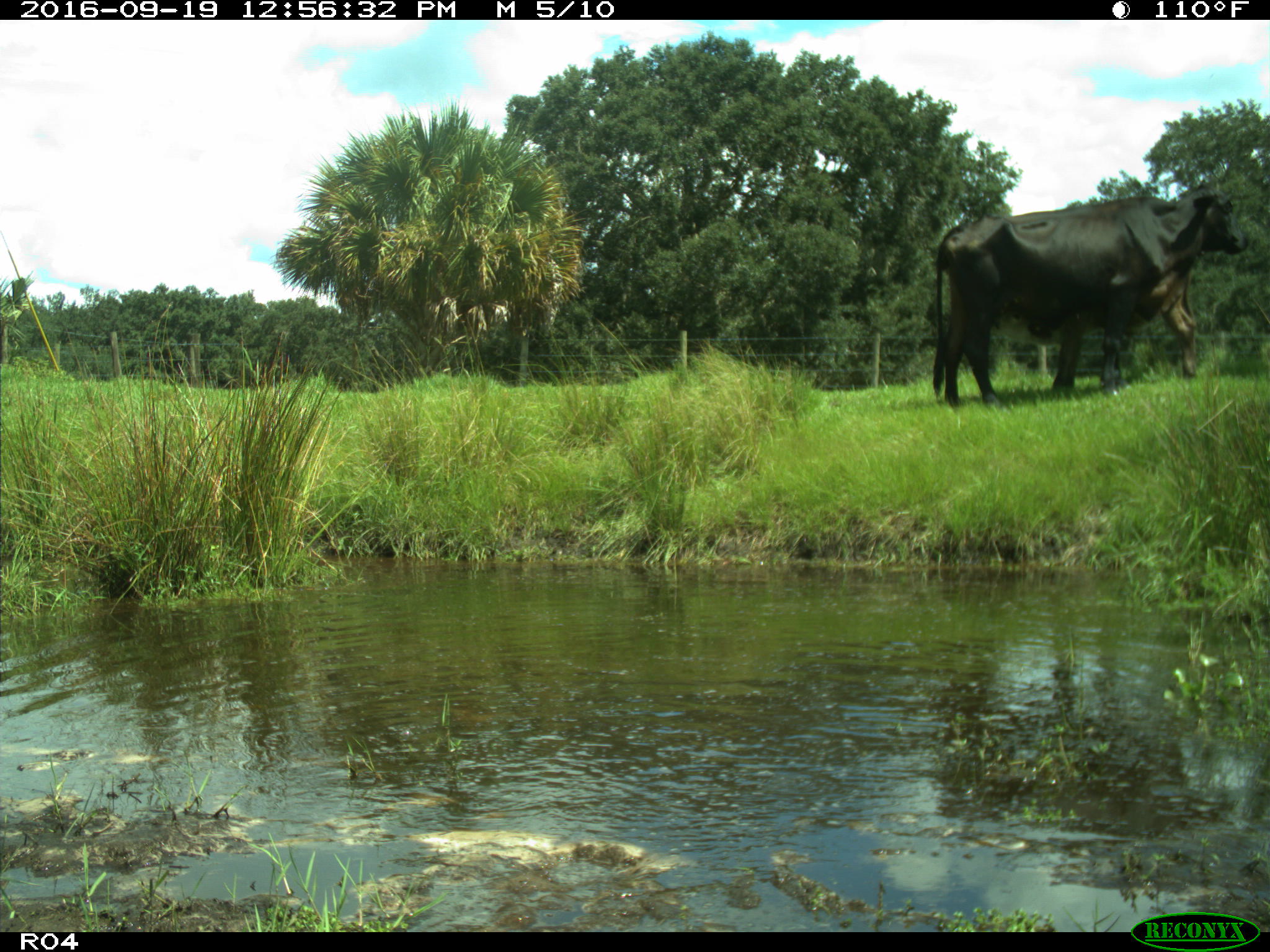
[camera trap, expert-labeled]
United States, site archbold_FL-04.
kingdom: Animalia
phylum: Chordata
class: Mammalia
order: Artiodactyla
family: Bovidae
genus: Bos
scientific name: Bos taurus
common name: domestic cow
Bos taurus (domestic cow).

◇ ◇ ◇ ◇

**Work request:**
Output, exactly, all the records above; include no pictures.

**Solution to this exercise:**
[camera trap, expert-labeled]
United States, site archbold_FL-04.
kingdom: Animalia
phylum: Chordata
class: Mammalia
order: Artiodactyla
family: Bovidae
genus: Bos
scientific name: Bos taurus
common name: domestic cow
Bos taurus (domestic cow).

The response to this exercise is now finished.